_Goal of the exercise_
Take the line that contains "What is the distance between" as the first and the last line of the material as the final one; set down exactly the lines in that span.

[Records of scene-based questions]
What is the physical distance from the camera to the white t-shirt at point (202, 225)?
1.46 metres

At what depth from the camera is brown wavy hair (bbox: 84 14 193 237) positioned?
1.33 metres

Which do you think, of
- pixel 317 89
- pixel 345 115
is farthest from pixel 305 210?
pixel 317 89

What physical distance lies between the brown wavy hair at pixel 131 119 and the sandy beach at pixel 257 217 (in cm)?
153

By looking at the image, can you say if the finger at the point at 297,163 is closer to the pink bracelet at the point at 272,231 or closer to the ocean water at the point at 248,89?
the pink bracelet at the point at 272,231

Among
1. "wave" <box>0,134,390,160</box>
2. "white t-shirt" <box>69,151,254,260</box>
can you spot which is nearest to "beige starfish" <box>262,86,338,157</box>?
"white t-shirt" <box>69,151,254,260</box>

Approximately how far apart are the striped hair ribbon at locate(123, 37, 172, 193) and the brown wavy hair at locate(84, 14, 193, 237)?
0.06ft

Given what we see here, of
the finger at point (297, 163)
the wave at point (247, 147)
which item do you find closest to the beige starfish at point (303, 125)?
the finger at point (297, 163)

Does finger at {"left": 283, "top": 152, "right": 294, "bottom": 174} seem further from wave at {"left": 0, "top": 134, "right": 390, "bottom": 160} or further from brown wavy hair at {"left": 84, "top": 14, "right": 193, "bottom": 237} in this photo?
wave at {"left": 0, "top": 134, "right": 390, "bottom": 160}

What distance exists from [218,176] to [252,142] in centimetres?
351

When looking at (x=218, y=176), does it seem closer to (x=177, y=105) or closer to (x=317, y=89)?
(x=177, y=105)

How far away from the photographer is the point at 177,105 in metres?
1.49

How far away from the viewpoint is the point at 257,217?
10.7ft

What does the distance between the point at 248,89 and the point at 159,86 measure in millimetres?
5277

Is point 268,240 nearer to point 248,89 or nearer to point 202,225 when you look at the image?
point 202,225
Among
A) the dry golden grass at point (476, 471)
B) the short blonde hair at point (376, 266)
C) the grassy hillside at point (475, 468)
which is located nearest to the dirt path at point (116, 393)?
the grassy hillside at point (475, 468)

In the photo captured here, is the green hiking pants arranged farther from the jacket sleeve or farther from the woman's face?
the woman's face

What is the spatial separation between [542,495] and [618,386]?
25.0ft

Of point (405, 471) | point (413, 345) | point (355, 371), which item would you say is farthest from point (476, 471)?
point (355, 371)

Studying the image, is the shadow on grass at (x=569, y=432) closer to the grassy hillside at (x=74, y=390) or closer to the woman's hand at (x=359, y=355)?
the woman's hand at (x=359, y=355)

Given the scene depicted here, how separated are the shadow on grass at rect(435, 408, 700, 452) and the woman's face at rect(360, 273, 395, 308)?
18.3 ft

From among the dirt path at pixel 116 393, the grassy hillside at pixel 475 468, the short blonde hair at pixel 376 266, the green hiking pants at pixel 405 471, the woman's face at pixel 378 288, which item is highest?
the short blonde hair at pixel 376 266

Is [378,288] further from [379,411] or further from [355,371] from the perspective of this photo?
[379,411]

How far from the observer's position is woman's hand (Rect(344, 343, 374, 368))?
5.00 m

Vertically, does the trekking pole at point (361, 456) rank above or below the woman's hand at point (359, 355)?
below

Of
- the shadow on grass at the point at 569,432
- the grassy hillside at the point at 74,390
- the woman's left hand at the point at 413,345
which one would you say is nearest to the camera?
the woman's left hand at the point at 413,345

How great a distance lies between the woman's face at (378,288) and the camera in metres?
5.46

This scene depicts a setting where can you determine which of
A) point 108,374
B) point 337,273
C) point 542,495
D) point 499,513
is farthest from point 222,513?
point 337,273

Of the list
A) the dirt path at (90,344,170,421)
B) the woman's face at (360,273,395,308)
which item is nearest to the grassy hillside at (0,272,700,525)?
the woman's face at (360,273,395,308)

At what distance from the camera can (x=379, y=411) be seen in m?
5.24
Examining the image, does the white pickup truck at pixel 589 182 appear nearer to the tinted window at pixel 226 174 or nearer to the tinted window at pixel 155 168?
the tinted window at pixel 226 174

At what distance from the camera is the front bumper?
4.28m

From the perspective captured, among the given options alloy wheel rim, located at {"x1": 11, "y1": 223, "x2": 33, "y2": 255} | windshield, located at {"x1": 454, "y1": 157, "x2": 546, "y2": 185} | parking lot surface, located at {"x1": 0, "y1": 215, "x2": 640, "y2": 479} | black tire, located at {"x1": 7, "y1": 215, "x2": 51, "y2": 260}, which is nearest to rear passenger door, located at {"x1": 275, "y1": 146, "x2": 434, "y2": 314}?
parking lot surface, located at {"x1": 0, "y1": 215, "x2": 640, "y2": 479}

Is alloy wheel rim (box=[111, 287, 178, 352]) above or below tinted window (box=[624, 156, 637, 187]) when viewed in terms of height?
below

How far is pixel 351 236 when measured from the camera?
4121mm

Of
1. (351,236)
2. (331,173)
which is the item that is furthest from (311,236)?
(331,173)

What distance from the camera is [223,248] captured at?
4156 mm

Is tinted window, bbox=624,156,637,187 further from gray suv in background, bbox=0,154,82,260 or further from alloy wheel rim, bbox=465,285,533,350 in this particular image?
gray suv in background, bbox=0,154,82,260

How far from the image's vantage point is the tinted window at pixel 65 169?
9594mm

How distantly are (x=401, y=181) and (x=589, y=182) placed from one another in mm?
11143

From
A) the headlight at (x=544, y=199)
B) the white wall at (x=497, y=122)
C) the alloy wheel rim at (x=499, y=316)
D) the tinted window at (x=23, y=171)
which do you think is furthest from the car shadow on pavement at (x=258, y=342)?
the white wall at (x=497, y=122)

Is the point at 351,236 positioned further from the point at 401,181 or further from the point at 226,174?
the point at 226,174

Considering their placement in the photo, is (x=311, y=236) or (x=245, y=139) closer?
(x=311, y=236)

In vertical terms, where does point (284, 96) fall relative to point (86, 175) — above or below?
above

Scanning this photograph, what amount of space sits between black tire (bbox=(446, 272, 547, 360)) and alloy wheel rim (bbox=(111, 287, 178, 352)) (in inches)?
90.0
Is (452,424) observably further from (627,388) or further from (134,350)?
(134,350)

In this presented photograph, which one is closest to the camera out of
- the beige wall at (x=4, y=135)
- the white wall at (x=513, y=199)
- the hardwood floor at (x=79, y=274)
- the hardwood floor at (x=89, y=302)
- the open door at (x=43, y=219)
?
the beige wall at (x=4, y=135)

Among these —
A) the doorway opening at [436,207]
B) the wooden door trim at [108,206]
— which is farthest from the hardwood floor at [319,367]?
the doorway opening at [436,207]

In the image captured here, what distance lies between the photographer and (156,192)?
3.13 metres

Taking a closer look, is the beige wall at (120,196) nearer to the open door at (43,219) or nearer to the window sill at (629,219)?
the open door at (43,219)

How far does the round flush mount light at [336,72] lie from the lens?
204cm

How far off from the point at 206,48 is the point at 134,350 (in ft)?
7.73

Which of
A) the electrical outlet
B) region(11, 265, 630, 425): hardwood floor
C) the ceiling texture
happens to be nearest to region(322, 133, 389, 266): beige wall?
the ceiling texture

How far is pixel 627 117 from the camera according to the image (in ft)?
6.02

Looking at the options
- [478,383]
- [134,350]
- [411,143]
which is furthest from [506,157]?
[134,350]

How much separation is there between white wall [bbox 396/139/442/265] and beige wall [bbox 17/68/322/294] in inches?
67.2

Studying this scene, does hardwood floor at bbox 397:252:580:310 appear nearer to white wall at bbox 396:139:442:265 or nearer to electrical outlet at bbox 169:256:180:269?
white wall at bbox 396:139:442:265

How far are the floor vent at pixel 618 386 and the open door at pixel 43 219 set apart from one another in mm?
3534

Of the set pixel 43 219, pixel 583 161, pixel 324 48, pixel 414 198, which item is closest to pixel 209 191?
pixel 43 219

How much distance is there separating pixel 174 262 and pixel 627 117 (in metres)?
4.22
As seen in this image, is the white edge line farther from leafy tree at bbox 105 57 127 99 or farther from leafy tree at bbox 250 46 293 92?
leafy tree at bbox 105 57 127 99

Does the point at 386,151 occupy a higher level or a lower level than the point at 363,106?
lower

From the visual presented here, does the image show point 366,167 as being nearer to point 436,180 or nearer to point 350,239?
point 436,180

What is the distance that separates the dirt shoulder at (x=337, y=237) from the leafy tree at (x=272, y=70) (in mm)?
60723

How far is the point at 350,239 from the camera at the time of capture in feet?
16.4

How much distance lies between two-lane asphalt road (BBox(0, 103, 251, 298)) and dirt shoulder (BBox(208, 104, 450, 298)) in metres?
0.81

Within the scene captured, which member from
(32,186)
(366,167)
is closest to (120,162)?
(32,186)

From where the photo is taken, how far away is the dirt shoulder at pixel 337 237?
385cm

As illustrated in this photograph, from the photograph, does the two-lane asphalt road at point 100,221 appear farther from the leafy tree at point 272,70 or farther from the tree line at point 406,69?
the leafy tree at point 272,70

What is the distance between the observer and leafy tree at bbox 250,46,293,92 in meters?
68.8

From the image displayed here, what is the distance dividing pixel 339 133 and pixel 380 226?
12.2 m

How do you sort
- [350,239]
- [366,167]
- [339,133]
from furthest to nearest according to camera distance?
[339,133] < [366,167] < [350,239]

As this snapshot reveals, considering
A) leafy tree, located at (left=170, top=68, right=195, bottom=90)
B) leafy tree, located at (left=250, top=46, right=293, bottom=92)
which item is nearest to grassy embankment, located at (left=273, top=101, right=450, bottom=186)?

_Solution_
What is the distance between the observer and leafy tree at bbox 250,46,293,92 in meters?
68.8

From the image displayed here, what is the distance dividing pixel 339 133 and pixel 380 226?
12.2 m

How do you sort
- [350,239]
- [366,167]
- [339,133]
from furthest to nearest according to camera distance?
[339,133] < [366,167] < [350,239]

As this snapshot reveals, considering
A) leafy tree, located at (left=170, top=68, right=195, bottom=90)
B) leafy tree, located at (left=250, top=46, right=293, bottom=92)
which item is nearest to grassy embankment, located at (left=273, top=101, right=450, bottom=186)?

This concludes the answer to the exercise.